Extracted data entries
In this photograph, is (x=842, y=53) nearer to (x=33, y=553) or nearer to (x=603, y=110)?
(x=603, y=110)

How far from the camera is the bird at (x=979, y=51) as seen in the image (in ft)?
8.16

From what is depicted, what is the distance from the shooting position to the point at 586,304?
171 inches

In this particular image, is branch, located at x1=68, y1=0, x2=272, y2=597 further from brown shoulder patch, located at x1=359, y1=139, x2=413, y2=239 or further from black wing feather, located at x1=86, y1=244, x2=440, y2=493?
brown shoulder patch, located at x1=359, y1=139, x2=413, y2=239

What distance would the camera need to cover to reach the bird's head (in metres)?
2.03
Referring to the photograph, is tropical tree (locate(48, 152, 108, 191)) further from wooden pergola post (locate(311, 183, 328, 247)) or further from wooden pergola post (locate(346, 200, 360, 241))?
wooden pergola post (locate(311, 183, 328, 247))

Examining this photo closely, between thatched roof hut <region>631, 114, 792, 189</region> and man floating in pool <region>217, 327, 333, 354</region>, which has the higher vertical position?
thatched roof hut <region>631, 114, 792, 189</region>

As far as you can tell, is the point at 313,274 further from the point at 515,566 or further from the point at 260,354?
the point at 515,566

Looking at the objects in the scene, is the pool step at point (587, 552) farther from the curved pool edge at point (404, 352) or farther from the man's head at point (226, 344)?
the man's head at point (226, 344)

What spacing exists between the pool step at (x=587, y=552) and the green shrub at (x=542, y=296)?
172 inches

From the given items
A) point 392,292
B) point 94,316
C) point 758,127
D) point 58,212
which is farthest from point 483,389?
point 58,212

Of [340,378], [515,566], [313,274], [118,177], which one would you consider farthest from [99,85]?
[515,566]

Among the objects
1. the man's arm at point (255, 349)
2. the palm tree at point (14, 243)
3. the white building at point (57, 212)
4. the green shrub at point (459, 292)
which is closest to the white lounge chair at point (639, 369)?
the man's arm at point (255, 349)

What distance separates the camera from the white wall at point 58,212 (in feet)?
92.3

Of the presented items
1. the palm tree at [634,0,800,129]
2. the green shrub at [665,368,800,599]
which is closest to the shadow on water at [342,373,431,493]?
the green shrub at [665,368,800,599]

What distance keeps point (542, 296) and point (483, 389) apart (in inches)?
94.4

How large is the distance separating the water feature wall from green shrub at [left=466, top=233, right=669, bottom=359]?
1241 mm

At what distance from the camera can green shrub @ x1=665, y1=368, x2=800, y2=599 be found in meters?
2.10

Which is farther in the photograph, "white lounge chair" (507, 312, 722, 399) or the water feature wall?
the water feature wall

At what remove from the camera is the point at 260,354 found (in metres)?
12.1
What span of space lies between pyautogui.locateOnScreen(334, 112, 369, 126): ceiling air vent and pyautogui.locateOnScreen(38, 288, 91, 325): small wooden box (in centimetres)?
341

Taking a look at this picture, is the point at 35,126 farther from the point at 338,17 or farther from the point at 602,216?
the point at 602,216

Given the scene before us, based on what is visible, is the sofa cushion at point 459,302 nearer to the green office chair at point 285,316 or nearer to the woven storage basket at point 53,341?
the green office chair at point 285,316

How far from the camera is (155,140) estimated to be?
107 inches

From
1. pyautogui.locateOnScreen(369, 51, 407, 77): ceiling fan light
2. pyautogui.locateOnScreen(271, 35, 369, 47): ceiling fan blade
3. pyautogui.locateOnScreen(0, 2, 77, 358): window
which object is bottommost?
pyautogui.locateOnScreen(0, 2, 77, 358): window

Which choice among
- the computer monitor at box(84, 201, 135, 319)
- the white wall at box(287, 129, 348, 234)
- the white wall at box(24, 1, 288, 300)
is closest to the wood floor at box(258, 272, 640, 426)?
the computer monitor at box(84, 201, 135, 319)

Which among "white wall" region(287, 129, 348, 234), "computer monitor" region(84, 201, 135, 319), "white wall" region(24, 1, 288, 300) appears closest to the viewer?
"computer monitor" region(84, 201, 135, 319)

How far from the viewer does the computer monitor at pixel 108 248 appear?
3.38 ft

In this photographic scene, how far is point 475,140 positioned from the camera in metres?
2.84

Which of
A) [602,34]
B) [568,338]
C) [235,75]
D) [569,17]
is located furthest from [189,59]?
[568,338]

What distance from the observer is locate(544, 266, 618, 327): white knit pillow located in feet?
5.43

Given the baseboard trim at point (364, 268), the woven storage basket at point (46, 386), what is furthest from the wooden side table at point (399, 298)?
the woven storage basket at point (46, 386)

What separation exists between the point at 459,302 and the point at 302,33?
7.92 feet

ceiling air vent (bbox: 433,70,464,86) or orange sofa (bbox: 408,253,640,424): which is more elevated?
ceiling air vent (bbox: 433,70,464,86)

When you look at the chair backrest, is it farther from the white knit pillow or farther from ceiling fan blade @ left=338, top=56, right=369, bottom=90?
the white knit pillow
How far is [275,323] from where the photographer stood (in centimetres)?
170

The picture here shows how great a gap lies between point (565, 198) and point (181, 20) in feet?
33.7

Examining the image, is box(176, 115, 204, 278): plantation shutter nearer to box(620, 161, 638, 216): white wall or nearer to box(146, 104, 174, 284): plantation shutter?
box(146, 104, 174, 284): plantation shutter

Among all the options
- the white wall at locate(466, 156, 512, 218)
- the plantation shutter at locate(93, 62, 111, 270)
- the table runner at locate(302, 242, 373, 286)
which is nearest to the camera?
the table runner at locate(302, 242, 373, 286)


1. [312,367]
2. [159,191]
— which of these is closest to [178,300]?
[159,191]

(Problem) Print every entry exactly as written.

(Completed exercise)
In this photograph, is (x=842, y=53) nearer to (x=33, y=553) or nearer to (x=603, y=110)?
(x=603, y=110)

How far from the camera is the bird at (x=979, y=51) as seen in the image (in ft)?
8.16

From what is depicted, what is the distance from the shooting position to the point at 586,304?
171 inches

In this particular image, is branch, located at x1=68, y1=0, x2=272, y2=597 further from brown shoulder patch, located at x1=359, y1=139, x2=413, y2=239 or further from black wing feather, located at x1=86, y1=244, x2=440, y2=493?
brown shoulder patch, located at x1=359, y1=139, x2=413, y2=239

What distance would the camera need to cover to reach the bird's head (in metres)?
2.03
Referring to the photograph, is tropical tree (locate(48, 152, 108, 191)) further from wooden pergola post (locate(311, 183, 328, 247)) or further from wooden pergola post (locate(346, 200, 360, 241))?
wooden pergola post (locate(311, 183, 328, 247))

Examining this photo closely, between thatched roof hut <region>631, 114, 792, 189</region> and man floating in pool <region>217, 327, 333, 354</region>, which has the higher vertical position?
thatched roof hut <region>631, 114, 792, 189</region>

As far as you can tell, is the point at 313,274 further from the point at 515,566 or further from the point at 260,354?
the point at 515,566

Looking at the objects in the scene, is the pool step at point (587, 552) farther from the curved pool edge at point (404, 352) or farther from the man's head at point (226, 344)?
the man's head at point (226, 344)

What spacing exists between the pool step at (x=587, y=552) and the green shrub at (x=542, y=296)?
172 inches

From the given items
A) point 392,292
B) point 94,316
C) point 758,127
D) point 58,212
which is farthest from point 483,389?
point 58,212

Of [340,378], [515,566], [313,274], [118,177], which one would you consider farthest from [99,85]?
[515,566]

Among the objects
1. the man's arm at point (255, 349)
2. the palm tree at point (14, 243)
3. the white building at point (57, 212)
4. the green shrub at point (459, 292)
which is closest to the white lounge chair at point (639, 369)?
the man's arm at point (255, 349)

What distance separates the camera from the white wall at point 58,212 (in feet)?
92.3

Of the presented items
1. the palm tree at [634,0,800,129]
2. the green shrub at [665,368,800,599]
which is closest to the shadow on water at [342,373,431,493]?
the green shrub at [665,368,800,599]

What distance keeps point (542, 296) and point (483, 389) apart (in inches)?
94.4

How large is the distance separating the water feature wall from green shrub at [left=466, top=233, right=669, bottom=359]?
1241 mm

At what distance from the camera can green shrub @ x1=665, y1=368, x2=800, y2=599 be found in meters?
2.10

Which is farther in the photograph, "white lounge chair" (507, 312, 722, 399) or the water feature wall?
the water feature wall

At what remove from the camera is the point at 260,354 found (in metres)?
12.1
What span of space lies between pyautogui.locateOnScreen(334, 112, 369, 126): ceiling air vent and pyautogui.locateOnScreen(38, 288, 91, 325): small wooden box (in centimetres)?
341

Taking a look at this picture, is the point at 35,126 farther from the point at 338,17 or farther from the point at 602,216?
the point at 602,216

Given the scene before us, based on what is visible, is the sofa cushion at point 459,302 nearer to the green office chair at point 285,316 or nearer to the woven storage basket at point 53,341?
the green office chair at point 285,316

How far from the camera is (155,140) estimated to be?
107 inches

From
1. pyautogui.locateOnScreen(369, 51, 407, 77): ceiling fan light
2. pyautogui.locateOnScreen(271, 35, 369, 47): ceiling fan blade
3. pyautogui.locateOnScreen(0, 2, 77, 358): window
which object is bottommost?
pyautogui.locateOnScreen(0, 2, 77, 358): window

Which choice among
- the computer monitor at box(84, 201, 135, 319)
- the white wall at box(287, 129, 348, 234)
- the white wall at box(24, 1, 288, 300)
is closest to the wood floor at box(258, 272, 640, 426)?
the computer monitor at box(84, 201, 135, 319)

Which among "white wall" region(287, 129, 348, 234), "computer monitor" region(84, 201, 135, 319), "white wall" region(24, 1, 288, 300) appears closest to the viewer?
"computer monitor" region(84, 201, 135, 319)

How far from the viewer does the computer monitor at pixel 108 248 appear?
3.38 ft

In this photographic scene, how far is point 475,140 positioned from the camera in metres?
2.84

Which of
A) [602,34]
B) [568,338]
C) [235,75]
D) [569,17]
is located furthest from [189,59]?
[568,338]

What distance from the observer is locate(544, 266, 618, 327): white knit pillow located in feet?
5.43

Given the baseboard trim at point (364, 268), the woven storage basket at point (46, 386), what is furthest from the wooden side table at point (399, 298)?
the woven storage basket at point (46, 386)

What separation exists between the point at 459,302 and the point at 302,33?
7.92 feet

ceiling air vent (bbox: 433,70,464,86) or orange sofa (bbox: 408,253,640,424): which is more elevated?
ceiling air vent (bbox: 433,70,464,86)

When you look at the chair backrest, is it farther from the white knit pillow or farther from ceiling fan blade @ left=338, top=56, right=369, bottom=90?
the white knit pillow
How far is [275,323] from where the photographer stood (in centimetres)?
170

The picture here shows how great a gap lies between point (565, 198) and point (181, 20) in feet?
33.7

Examining the image, is box(176, 115, 204, 278): plantation shutter nearer to box(620, 161, 638, 216): white wall or nearer to box(146, 104, 174, 284): plantation shutter?
box(146, 104, 174, 284): plantation shutter

Among all the options
- the white wall at locate(466, 156, 512, 218)
- the plantation shutter at locate(93, 62, 111, 270)
- the table runner at locate(302, 242, 373, 286)
which is nearest to the camera?
the table runner at locate(302, 242, 373, 286)


1. [312,367]
2. [159,191]
— which of these is closest to [178,300]?
[159,191]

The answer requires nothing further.